E naquele dia, o barulho das alparcas batendo na sola dos pés daquele homem caminhando em direção ao lugar da Caveira, levantando poeira e bagunçando a terra solta do chão batido, ensurdeceu-se com a algazarra das vozes gritando "crucifica-o".
Entre atropelos na vozearia de gente escolheram dizer juntos: "O seu sangue caia sobre nós e sobre nossos filhos."
Enquanto isso, a passos trôpegos, o homem que um dia chamaram desde rei dos judeus a possesso por demônios, continuava sua jornada escrita antes do Éden, subindo a ruela do Gólgota, não de mãos abanando acenando pra qualquer um dos seus admiradores ocultos engolidos pela multidão, mas tocado a base do chicote, carregando na cacunda a madeira, não para fazer mais uma mesa ou cadeira, mas para ser pendurado no alto do morro.
Lhe fizeram uma coroa de espinhos e a puseram em sua cabeça. Lhe amarram uma cana nas mãos e zombaram dele como se rissem de um bufão. Arrancaram-lhe as vestes e cuspiram em seu rosto. Serviram-lhe vinho com fel. Cortaram-no com lança. Deitaram sorte sobre os bocados do seu vestido. Condenado como bandido, o homem que usara suas mãos para enlamear de cuspido os olhos de cegos, agora, com as palmas das mãos abertas, ostentava cravos que o perfuravam para sustentá-lo no alto da cena. Para servir de escárnio e deboche.
O esperado aconteceu. Mais hora menos horas o homem faleceu. Quem quis ouvir ouviu ele chamar Elias. Num desespero de dor, o homem até lamentou o descuido de Deus em não olhar para aquele momento tão sofredor. Quem quis ouvir, ouviu mais ainda quando o homem entregou seu espirito ao Pai. Morreu. Morreu morte de cruz.
Ali, cravado no madeiro, o filho de carpinteiro nascido em Belém, criado no Egito e crescido em Nazaré, morreu o Autor da Vida. Sem que seus assassinos soubessem, sua morte acabou gerando vida. A vida, a vida eterna que pra muitos estava morta ganhou vida. O caminho outrora perdido foi de novo encontrado.

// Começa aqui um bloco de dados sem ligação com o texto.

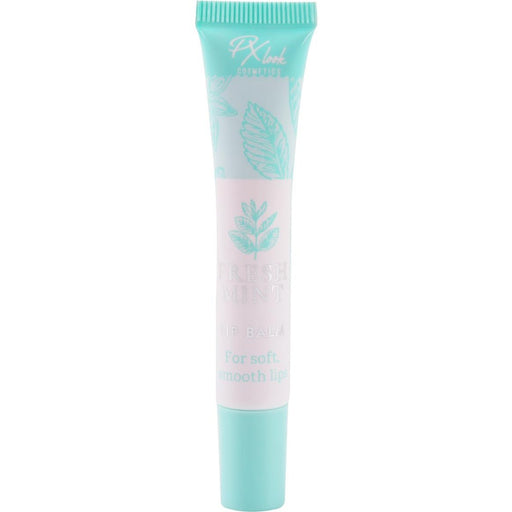 Prolux Cosmetics Fresh Mint Lip Balm Lip Balms White Smoke
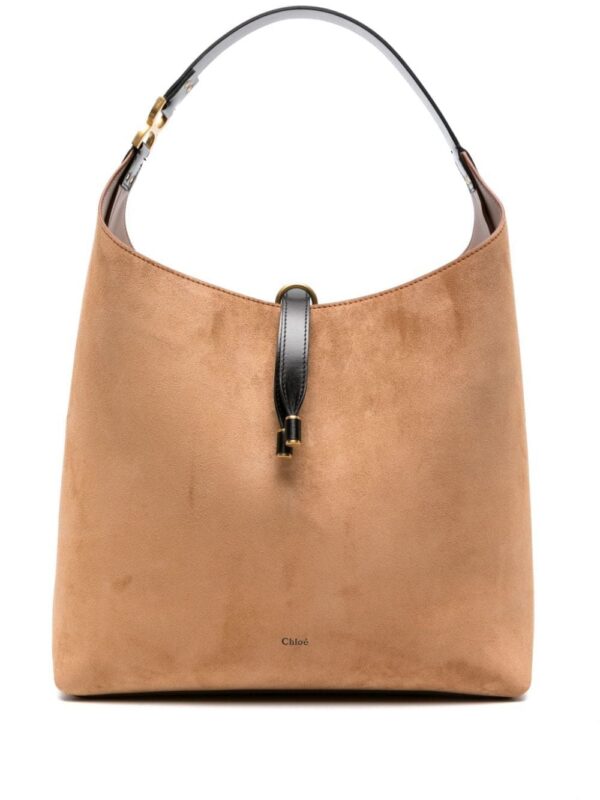 23373280_53567959_1000.jpg Chloé Marcie suede shoulder bag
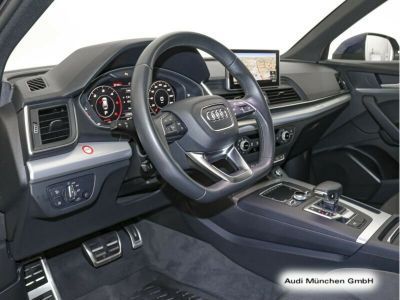 Audi Q5 TDI 190 Garantie 12 mois 1ere main - <small></small> 40.490 € <small>TTC</small> - #6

Tudo por causa da morte de cruz do homem chamado Jesus.
Bruno Ramos
Isaías: 53. 4. "Verdadeiramente ele tomou sobre si as nossas enfermidades, e carregou com as nossas dores; e nós o reputávamos por aflito, ferido de Deus, e oprimido. 5. Mas ele foi ferido por causa das nossas transgressões, e esmagado por causa das nossas iniqüidades; o castigo que nos traz a paz estava sobre ele, e pelas suas pisaduras fomos sarados. 6. Todos nós andávamos desgarrados como ovelhas, cada um se desviava pelo seu caminho; mas o Senhor fez cair sobre ele a iniqüidade de todos nós. 7. Ele foi oprimido e afligido, mas não abriu a boca; como um cordeiro que é levado ao matadouro, e como a ovelha que é muda perante os seus tosquiadores, assim ele não abriu a boca. 8. Pela opressão e pelo juízo foi arrebatado; e quem dentre os da sua geração considerou que ele fora cortado da terra dos viventes, ferido por causa da transgressão do meu povo? 9. E deram-lhe a sepultura com os ímpios, e com o rico na sua morte, embora nunca tivesse cometido injustiça, nem houvesse engano na sua boca. 10. Todavia, foi da vontade do Senhor esmagá-lo, fazendo-o enfermar; quando ele se puser como oferta pelo pecado, verá a sua posteridade, prolongará os seus dias, e a vontade do Senhor prosperará nas suas mãos. 11. Ele verá o fruto do trabalho da sua alma, e ficará satisfeito; com o seu conhecimento o meu servo justo justificará a muitos, e as iniqüidades deles levará sobre si. 12. Pelo que lhe darei o seu quinhão com os grandes, e com os poderosos repartirá ele o despojo; porquanto derramou a sua alma até a morte, e foi contado com os transgressores; mas ele levou sobre si o pecado de muitos, e pelos transgressores intercedeu."